DIRECTIONS FOR THIS TASK:
An exact copy of every entry is needed here; the images stay out.
──────── RECORD EXCERPTS
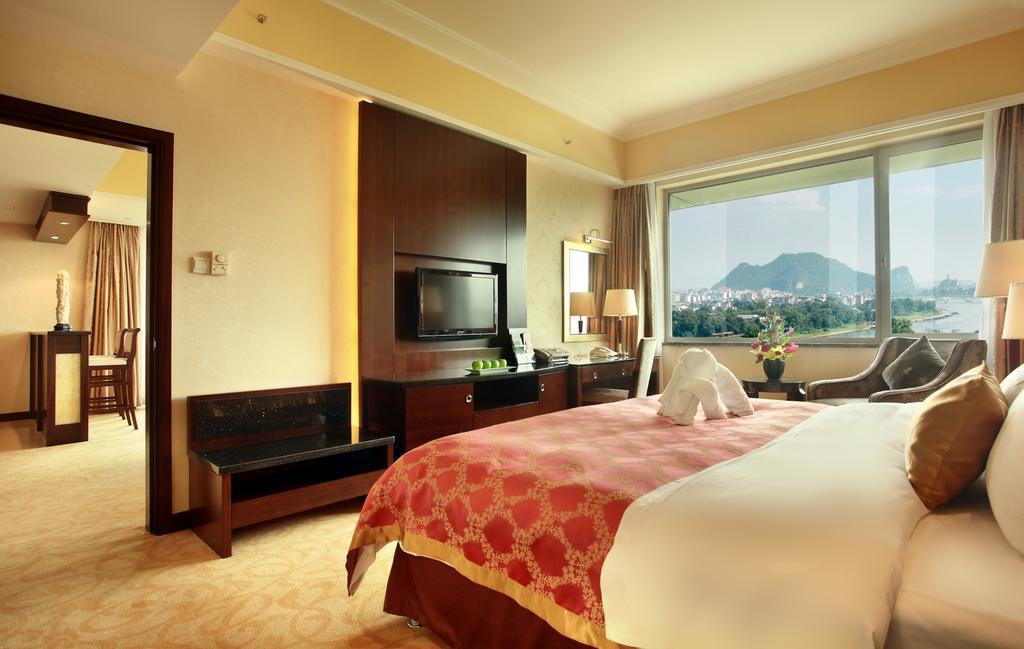 Lijiang Waterfall Hotel Гуйлинь Экстерьер фото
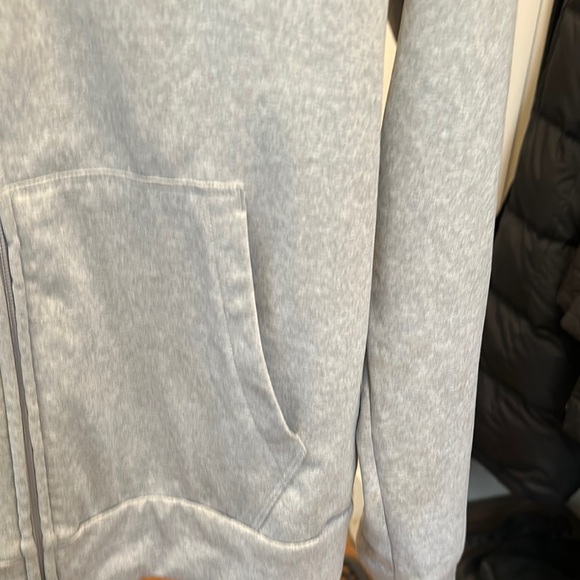 The North Face Gray Jacket - Picture 6 of 7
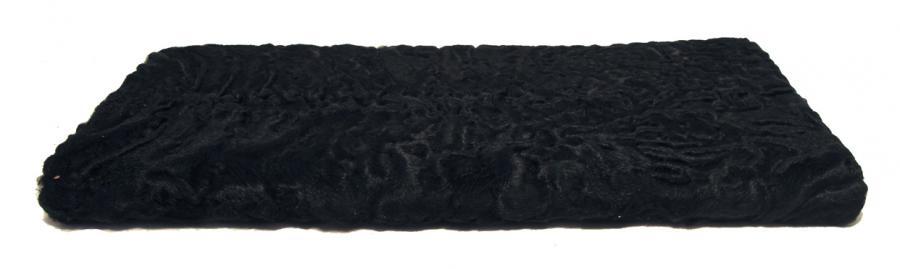 Brooks Brothers Black Swarkara Oversized Clutch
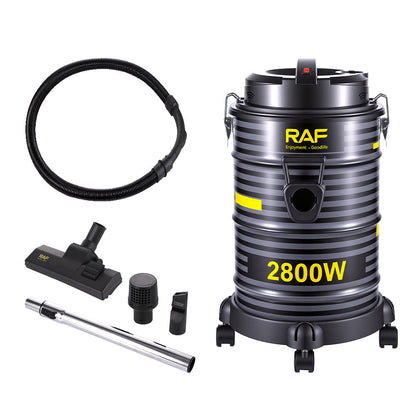 RAF Ipari száraz-nedves porszívó, 2800 W / 25 L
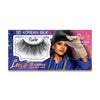 Luxe 3D Lashes | Premium 3D Eyelashes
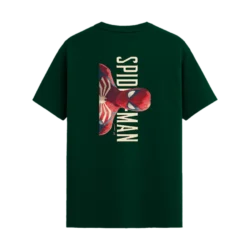 TRENDYFT Signature Badge Regular T Shirt 180 GSM - Thumbnail Image 4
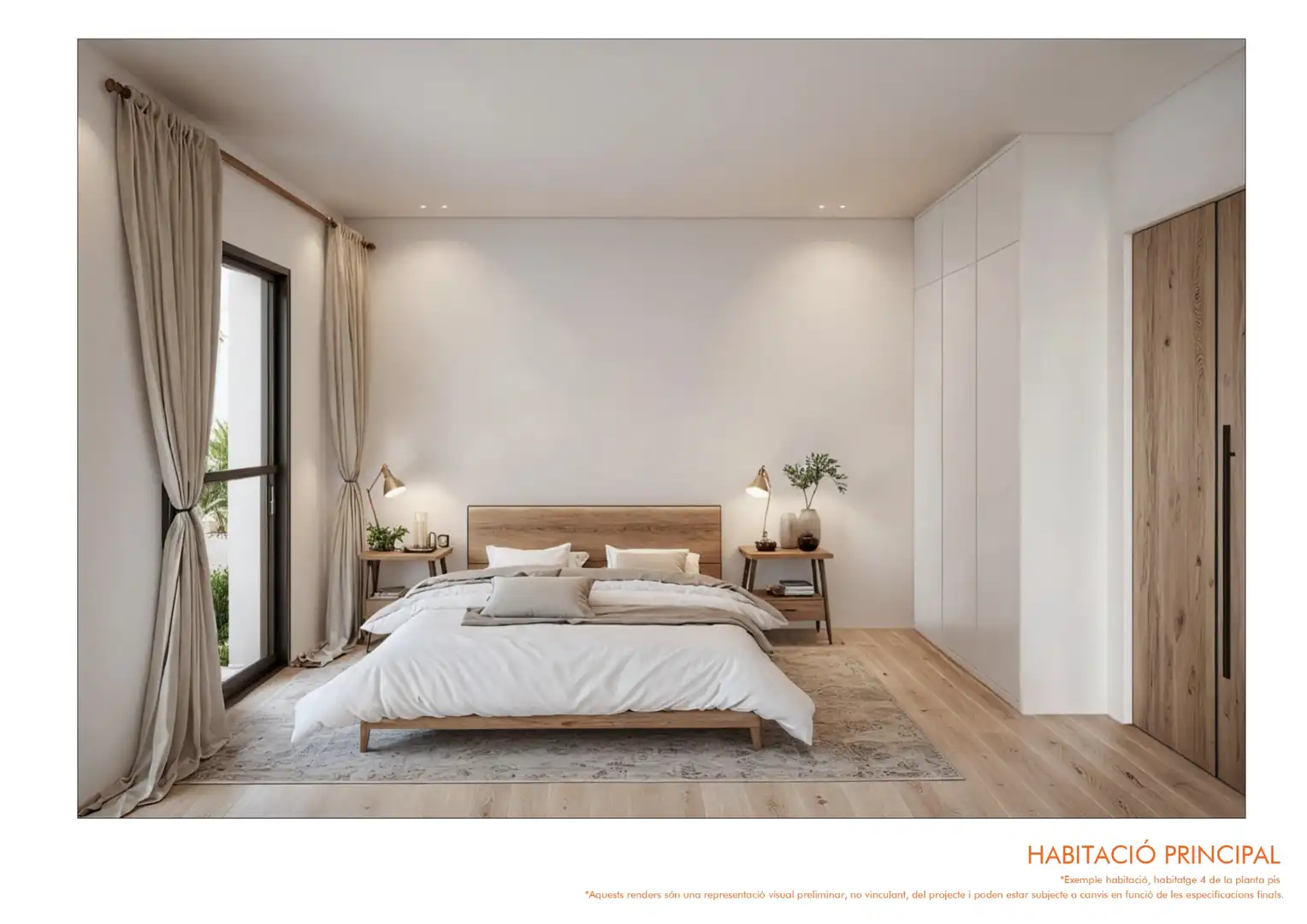 Piso en venta en Carrer Vicenç Bou, 4, Eixample - Horta Capallera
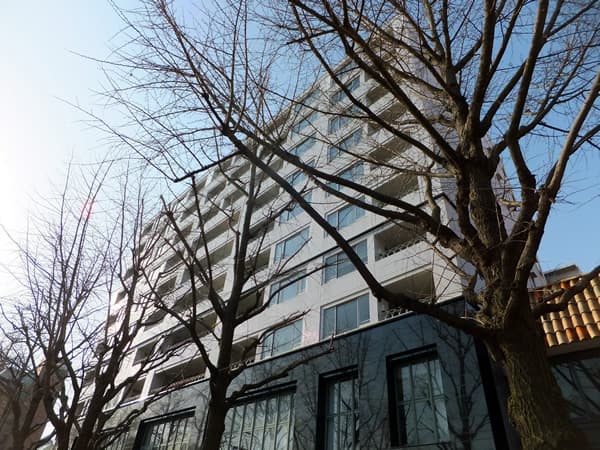 グランブリエ横浜山下公園 5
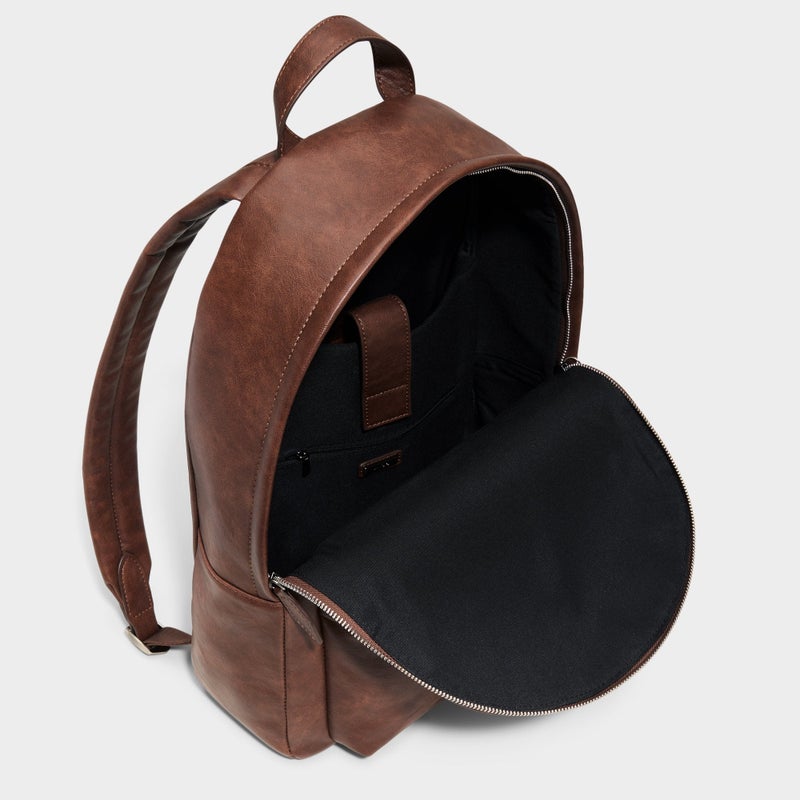 Aldo Mathao Backpack for Men - Brown - Image 3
────────────────
ANSWER FOR THIS EXERCISE:
 Lijiang Waterfall Hotel Гуйлинь Экстерьер фото
 The North Face Gray Jacket - Picture 6 of 7
 Brooks Brothers Black Swarkara Oversized Clutch
 RAF Ipari száraz-nedves porszívó, 2800 W / 25 L
 Luxe 3D Lashes | Premium 3D Eyelashes
 TRENDYFT Signature Badge Regular T Shirt 180 GSM - Thumbnail Image 4
 Piso en venta en Carrer Vicenç Bou, 4, Eixample - Horta Capallera
 グランブリエ横浜山下公園 5
 Aldo Mathao Backpack for Men - Brown - Image 3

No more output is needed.